TASK DESCRIPTION:
Reproduce the items word for word, from the start of the records through the line containing "Answer: [508,317] → [200,364] → [167,284]", with both ends included. Leave the pictures out of your answer.

++++ GIVEN ENTRIES

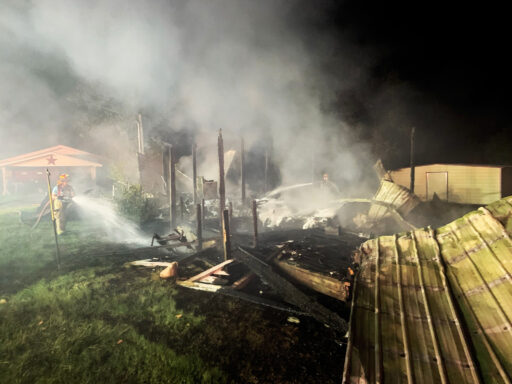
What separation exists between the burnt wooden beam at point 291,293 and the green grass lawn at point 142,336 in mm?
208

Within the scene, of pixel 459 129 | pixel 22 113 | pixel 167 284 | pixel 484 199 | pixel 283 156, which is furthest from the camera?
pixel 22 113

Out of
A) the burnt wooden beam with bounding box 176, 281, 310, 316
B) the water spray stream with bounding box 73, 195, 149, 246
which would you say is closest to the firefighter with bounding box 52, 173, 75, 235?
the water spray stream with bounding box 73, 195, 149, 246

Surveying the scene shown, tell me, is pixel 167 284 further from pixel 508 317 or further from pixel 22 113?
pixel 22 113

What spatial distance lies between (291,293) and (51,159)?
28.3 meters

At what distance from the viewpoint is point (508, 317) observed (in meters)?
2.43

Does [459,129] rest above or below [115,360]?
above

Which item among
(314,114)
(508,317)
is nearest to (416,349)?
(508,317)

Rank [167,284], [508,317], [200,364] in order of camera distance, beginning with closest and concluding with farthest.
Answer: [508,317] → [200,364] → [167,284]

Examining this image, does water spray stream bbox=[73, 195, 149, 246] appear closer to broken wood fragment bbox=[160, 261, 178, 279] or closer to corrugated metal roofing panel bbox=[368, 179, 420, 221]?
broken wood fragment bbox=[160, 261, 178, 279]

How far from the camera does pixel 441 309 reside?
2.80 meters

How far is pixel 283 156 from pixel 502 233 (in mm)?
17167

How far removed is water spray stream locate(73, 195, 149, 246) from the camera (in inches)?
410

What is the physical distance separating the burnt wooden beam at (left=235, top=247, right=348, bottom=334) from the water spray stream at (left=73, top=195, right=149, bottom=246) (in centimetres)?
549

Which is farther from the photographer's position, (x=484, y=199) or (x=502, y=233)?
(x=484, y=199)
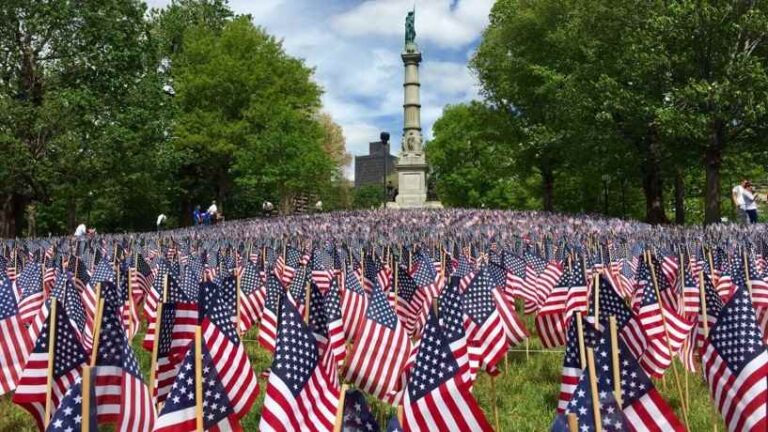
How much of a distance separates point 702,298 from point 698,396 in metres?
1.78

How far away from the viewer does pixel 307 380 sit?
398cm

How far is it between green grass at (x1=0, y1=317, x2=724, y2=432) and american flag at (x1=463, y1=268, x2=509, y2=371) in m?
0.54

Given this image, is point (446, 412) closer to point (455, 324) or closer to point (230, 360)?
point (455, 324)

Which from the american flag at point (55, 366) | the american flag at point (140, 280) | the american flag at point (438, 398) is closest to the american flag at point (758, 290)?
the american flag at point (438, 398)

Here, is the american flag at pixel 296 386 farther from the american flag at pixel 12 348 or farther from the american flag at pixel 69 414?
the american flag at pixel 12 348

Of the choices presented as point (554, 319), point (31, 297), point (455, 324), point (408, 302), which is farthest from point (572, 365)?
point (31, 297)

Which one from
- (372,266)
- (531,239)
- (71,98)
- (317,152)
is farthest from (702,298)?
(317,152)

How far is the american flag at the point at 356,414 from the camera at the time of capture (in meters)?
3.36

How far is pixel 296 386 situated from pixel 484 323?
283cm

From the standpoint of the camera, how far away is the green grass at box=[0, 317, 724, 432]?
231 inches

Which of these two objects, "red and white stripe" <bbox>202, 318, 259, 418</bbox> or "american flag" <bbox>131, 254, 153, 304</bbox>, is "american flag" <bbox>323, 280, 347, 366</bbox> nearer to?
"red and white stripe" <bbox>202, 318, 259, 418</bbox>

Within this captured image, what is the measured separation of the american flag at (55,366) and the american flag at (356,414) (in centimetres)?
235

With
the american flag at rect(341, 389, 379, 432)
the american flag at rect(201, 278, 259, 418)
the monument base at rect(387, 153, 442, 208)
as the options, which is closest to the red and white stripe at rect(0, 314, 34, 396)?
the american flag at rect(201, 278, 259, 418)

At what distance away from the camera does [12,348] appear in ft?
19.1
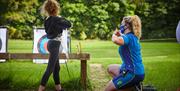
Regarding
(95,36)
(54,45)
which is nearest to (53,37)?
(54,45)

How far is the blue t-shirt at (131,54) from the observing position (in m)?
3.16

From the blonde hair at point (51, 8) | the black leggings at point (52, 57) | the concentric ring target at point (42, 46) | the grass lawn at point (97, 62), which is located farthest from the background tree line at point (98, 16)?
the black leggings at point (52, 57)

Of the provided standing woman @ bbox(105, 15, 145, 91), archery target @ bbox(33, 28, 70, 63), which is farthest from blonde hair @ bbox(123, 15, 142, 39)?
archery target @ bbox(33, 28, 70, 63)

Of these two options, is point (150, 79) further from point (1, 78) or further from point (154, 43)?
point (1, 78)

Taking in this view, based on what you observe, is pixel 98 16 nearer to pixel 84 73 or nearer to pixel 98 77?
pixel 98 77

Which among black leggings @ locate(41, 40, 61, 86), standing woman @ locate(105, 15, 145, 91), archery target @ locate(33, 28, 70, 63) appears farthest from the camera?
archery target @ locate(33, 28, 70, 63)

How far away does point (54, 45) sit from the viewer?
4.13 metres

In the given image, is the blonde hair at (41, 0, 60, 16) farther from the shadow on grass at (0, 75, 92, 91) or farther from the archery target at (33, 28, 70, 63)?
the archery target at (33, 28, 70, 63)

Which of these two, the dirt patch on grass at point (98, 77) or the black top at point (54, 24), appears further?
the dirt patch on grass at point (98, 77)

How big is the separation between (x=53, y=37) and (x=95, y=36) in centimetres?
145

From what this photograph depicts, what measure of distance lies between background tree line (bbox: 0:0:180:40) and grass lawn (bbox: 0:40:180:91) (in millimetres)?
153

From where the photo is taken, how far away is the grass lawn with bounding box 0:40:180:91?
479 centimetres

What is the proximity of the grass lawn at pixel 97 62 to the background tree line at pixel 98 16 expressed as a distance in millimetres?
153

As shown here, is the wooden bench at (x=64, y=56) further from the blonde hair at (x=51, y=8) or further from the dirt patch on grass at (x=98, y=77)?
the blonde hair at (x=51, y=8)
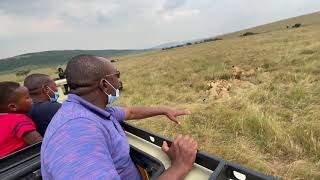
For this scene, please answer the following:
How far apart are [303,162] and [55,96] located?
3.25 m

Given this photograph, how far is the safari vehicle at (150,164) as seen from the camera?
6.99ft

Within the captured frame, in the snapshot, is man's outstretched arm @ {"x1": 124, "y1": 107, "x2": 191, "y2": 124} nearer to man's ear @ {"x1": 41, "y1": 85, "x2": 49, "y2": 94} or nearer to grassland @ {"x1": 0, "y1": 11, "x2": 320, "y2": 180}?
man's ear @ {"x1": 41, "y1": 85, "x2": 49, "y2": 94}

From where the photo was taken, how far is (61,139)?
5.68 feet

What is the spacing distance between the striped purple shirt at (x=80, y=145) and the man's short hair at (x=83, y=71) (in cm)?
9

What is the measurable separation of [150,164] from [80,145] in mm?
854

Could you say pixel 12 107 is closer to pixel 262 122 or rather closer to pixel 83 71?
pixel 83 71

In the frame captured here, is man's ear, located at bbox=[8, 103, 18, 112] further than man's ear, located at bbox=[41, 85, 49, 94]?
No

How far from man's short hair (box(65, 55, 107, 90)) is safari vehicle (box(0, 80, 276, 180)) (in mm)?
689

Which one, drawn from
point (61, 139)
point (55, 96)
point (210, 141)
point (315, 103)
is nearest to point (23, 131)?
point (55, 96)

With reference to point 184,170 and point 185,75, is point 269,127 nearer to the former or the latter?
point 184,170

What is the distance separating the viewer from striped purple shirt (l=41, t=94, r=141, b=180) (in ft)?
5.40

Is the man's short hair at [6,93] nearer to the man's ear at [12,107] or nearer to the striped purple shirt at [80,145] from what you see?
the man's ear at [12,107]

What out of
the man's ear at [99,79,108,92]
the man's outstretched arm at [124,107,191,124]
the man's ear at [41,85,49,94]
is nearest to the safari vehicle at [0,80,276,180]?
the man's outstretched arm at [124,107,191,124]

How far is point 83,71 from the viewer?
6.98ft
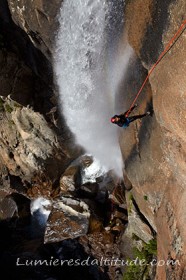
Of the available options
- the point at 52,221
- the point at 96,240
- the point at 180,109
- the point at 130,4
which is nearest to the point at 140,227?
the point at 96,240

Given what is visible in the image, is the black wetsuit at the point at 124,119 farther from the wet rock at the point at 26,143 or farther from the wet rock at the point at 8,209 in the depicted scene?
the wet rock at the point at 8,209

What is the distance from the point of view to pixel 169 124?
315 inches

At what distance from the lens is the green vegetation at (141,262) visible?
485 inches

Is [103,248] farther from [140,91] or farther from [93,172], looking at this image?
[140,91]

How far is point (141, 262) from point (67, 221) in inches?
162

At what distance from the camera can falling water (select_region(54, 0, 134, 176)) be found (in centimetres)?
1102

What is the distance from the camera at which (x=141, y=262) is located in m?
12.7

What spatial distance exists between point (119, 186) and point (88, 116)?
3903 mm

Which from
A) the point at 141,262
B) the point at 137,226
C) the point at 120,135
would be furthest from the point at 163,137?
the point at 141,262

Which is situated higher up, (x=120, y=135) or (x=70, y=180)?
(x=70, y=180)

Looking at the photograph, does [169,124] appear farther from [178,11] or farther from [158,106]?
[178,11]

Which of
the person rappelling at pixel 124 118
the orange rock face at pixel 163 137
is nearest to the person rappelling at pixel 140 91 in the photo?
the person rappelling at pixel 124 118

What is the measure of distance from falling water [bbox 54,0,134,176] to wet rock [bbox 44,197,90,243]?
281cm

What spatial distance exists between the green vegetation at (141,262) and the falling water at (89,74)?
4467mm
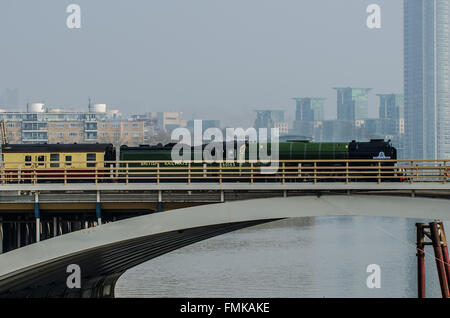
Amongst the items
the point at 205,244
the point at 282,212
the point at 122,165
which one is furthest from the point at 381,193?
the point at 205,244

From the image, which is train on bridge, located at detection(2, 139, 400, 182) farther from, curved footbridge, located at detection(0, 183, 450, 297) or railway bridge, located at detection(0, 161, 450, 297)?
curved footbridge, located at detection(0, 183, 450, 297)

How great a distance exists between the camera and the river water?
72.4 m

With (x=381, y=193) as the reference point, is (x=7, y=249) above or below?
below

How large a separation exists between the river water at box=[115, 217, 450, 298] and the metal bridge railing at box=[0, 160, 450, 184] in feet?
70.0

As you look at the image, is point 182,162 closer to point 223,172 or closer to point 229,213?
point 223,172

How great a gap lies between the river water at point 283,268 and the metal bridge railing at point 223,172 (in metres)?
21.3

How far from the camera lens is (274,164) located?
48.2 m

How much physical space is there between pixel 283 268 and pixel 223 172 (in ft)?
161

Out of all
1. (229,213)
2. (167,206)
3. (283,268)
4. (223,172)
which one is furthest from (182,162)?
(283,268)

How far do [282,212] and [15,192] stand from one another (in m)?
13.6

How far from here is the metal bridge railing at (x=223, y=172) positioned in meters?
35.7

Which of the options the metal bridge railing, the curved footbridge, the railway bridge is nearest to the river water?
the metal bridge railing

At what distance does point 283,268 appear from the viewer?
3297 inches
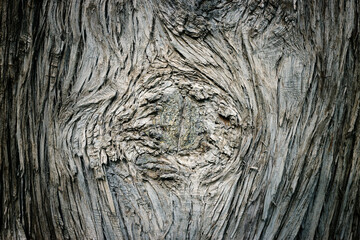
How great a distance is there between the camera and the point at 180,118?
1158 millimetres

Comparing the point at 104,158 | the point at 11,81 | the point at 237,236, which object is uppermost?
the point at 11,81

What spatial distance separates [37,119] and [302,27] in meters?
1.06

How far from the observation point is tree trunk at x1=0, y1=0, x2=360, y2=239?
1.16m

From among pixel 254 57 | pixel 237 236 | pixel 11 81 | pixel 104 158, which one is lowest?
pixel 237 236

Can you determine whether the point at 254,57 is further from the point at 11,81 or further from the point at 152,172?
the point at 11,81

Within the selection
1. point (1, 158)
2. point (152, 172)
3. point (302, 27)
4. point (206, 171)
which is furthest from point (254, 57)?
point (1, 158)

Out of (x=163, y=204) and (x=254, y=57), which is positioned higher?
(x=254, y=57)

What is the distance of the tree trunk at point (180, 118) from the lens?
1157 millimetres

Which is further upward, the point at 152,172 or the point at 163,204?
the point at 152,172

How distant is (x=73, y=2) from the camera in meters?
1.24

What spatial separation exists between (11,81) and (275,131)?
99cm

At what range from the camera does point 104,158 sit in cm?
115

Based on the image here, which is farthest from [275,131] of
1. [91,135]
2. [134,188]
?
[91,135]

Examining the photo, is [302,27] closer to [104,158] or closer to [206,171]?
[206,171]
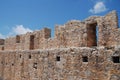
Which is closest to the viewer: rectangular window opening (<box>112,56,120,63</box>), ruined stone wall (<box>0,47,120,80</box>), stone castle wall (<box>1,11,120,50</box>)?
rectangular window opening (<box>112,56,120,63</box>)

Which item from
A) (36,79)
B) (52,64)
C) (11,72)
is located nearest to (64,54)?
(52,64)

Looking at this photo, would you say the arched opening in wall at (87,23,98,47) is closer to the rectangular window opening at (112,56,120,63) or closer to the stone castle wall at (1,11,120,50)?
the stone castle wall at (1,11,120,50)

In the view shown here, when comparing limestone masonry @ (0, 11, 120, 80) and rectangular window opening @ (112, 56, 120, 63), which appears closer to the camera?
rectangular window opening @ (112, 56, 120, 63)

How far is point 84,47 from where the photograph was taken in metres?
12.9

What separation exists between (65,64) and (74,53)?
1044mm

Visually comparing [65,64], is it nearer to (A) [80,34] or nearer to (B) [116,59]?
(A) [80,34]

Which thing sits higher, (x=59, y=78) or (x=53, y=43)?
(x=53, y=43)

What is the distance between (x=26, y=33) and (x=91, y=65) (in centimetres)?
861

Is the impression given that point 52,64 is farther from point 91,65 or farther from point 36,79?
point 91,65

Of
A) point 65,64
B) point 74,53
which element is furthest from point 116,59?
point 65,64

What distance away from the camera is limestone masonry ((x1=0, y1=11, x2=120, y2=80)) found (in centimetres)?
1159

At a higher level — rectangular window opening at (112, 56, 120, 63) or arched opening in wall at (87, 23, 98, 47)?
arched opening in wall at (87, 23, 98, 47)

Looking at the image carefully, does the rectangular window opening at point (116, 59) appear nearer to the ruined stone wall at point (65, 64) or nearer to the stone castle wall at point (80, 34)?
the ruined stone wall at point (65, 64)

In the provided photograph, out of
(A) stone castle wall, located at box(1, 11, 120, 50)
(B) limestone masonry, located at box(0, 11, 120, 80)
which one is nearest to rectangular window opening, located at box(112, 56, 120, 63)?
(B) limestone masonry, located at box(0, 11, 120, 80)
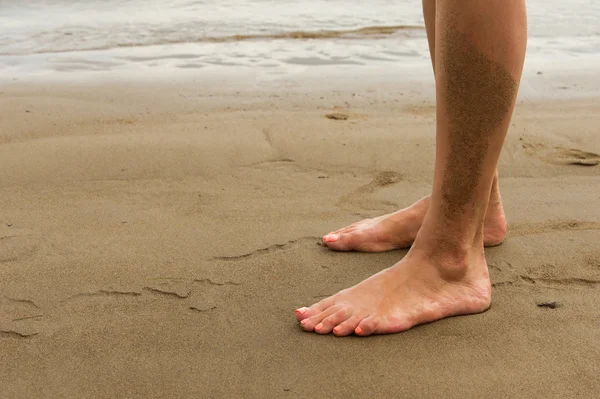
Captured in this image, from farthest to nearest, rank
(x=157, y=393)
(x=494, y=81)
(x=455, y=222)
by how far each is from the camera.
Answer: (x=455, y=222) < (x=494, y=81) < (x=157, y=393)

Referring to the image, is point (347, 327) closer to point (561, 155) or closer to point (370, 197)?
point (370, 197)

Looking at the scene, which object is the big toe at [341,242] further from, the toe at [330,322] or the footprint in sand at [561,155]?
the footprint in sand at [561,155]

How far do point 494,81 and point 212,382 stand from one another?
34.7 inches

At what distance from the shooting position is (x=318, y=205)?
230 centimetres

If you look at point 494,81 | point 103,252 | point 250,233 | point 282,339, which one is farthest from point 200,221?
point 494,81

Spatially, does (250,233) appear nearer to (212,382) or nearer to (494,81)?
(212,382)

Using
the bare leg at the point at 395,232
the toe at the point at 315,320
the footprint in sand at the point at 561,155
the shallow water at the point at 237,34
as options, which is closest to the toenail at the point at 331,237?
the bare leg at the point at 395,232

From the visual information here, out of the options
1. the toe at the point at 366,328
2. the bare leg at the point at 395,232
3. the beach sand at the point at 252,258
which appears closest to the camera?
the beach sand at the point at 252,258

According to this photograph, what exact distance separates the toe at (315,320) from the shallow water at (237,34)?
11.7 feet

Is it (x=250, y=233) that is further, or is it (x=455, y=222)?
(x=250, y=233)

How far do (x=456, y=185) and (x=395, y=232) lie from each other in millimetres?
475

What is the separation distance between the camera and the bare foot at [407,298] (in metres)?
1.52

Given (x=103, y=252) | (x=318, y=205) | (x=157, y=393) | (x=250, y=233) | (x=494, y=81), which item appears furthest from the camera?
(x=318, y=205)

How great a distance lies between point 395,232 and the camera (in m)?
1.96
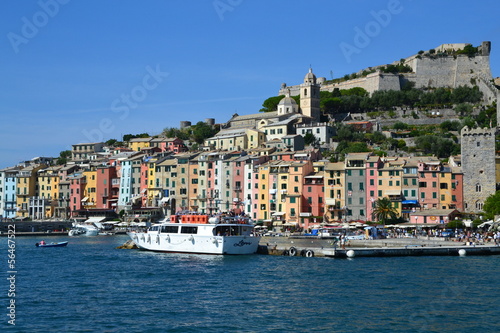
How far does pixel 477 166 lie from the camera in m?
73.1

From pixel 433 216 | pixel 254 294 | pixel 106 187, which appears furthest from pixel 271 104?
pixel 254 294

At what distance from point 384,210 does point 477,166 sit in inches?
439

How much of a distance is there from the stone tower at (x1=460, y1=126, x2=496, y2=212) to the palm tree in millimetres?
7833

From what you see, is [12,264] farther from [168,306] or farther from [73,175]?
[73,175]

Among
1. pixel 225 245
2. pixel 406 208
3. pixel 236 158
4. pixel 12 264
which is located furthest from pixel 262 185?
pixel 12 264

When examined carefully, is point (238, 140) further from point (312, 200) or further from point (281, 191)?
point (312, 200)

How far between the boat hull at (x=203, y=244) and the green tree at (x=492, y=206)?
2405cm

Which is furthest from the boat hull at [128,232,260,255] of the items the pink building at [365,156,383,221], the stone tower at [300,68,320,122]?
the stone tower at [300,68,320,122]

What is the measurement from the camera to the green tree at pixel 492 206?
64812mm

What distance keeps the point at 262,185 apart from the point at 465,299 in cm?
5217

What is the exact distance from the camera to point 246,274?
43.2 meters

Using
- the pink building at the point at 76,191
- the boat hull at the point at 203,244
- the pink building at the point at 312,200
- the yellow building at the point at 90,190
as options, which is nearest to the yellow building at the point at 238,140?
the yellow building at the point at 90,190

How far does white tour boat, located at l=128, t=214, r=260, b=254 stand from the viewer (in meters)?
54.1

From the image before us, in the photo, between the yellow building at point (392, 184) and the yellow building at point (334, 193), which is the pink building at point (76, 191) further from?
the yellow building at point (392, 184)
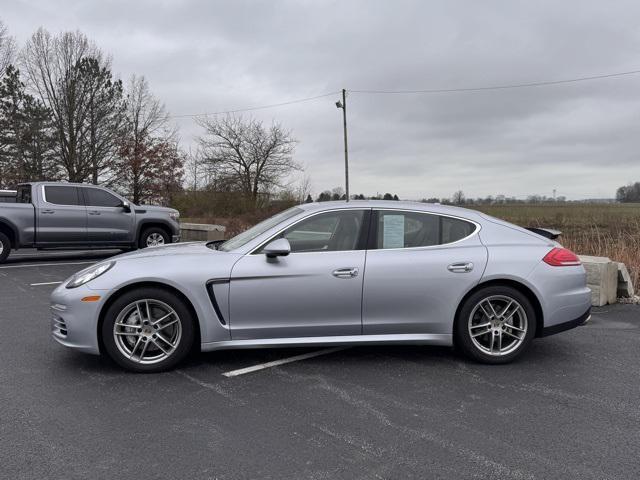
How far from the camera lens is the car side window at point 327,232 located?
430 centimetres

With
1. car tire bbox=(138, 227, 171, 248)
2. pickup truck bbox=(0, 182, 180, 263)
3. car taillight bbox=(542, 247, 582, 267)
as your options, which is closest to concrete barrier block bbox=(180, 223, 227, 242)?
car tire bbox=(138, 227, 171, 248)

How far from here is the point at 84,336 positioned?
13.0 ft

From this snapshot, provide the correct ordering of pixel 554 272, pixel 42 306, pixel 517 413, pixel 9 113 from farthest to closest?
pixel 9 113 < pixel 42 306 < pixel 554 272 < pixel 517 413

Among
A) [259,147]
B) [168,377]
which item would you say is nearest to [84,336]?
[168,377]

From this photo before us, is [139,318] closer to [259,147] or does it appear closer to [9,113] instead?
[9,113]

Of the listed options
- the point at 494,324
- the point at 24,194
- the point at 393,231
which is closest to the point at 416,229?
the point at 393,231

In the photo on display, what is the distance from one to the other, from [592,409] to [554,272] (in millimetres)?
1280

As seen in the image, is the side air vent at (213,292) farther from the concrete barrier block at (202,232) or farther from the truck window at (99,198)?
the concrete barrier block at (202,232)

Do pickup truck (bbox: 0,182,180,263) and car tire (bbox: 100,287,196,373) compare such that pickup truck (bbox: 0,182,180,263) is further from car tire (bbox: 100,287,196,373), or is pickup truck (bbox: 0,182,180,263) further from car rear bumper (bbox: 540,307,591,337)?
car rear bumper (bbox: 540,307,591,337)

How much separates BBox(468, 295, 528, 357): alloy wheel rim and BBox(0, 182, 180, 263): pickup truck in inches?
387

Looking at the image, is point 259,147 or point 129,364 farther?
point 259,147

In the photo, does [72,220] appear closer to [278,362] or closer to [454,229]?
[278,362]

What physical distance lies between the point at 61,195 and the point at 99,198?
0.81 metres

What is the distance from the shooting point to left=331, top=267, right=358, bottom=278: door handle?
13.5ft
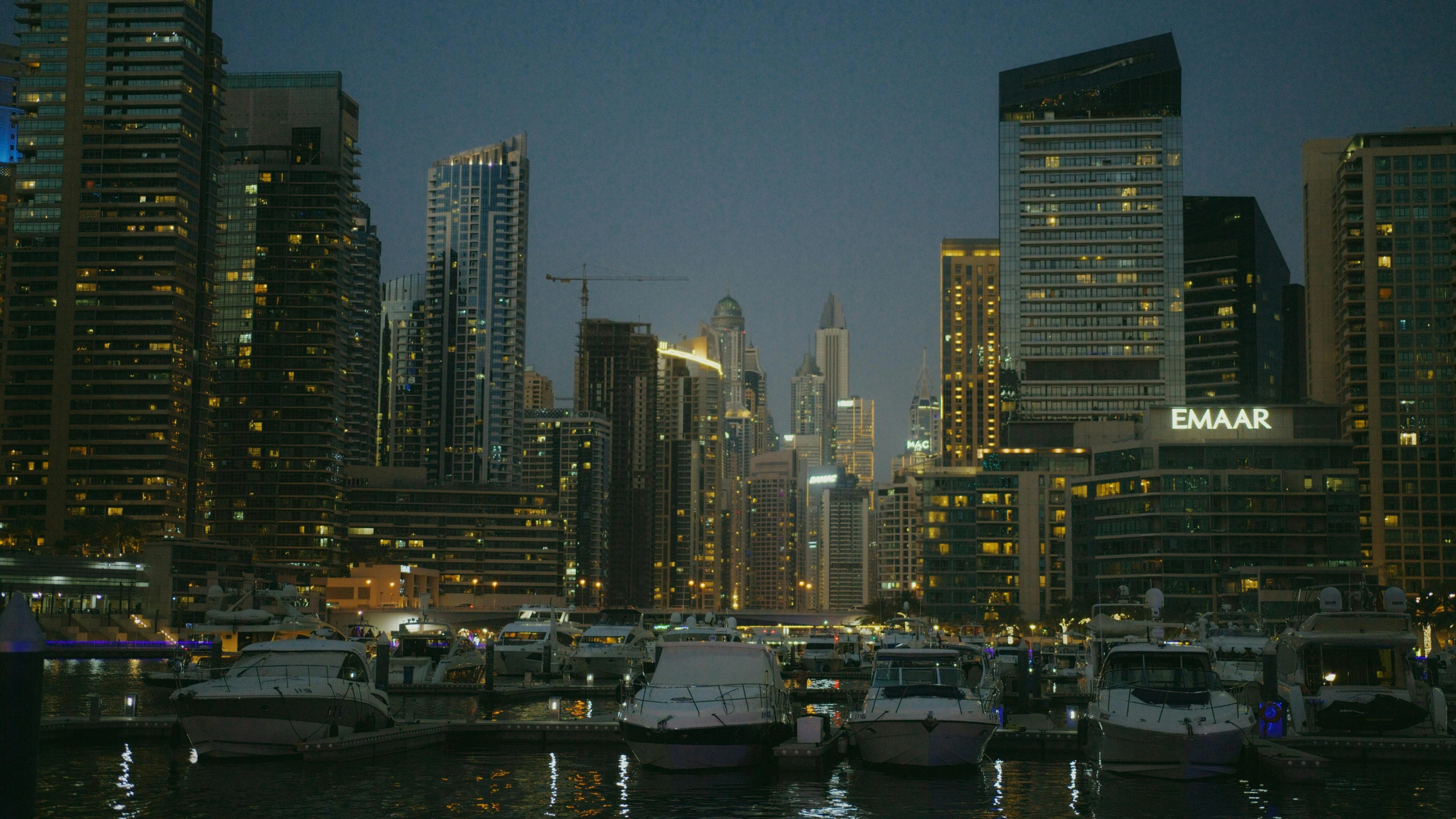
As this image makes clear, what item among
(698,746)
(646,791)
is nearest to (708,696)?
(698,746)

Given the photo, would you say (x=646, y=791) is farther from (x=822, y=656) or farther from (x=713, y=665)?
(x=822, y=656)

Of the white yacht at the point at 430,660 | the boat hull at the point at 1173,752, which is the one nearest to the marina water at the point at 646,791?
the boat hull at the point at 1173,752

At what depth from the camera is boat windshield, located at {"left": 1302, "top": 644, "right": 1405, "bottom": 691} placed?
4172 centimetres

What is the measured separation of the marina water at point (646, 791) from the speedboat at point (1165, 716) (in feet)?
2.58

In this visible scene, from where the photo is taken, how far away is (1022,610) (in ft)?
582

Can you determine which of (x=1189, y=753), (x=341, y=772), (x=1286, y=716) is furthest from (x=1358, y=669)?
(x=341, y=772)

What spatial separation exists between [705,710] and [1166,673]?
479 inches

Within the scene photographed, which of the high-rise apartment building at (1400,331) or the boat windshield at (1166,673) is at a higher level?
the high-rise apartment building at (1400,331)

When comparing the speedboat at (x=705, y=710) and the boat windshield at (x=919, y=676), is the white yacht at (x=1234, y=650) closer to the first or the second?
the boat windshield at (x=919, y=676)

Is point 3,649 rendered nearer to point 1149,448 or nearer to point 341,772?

++++++++

ANSWER TO THIS EXERCISE:
What separation exists between the burnt wooden beam at point 291,293 and the green grass lawn at point 142,336 in mm?
208

Within the scene, of pixel 459 129 | pixel 22 113 | pixel 167 284 | pixel 484 199 | pixel 283 156, which is furthest from the camera?
pixel 22 113

Out of
A) the burnt wooden beam with bounding box 176, 281, 310, 316
B) the water spray stream with bounding box 73, 195, 149, 246
which would you say is closest to the firefighter with bounding box 52, 173, 75, 235?
the water spray stream with bounding box 73, 195, 149, 246

Surveying the scene shown, tell me, is pixel 167 284 further from pixel 508 317 or further from pixel 22 113?
pixel 22 113

What spatial distance lies between (291,293) and (51,159)?
28.3 meters

At what distance from the viewpoint is point (508, 317) observed (in meters)?
2.43

Does [459,129] rest above or below [115,360]?
above

Which item among
(314,114)
(508,317)
is nearest to (416,349)?
(508,317)

Rank [167,284], [508,317], [200,364] in order of camera distance, beginning with closest and concluding with farthest.
Answer: [508,317] → [200,364] → [167,284]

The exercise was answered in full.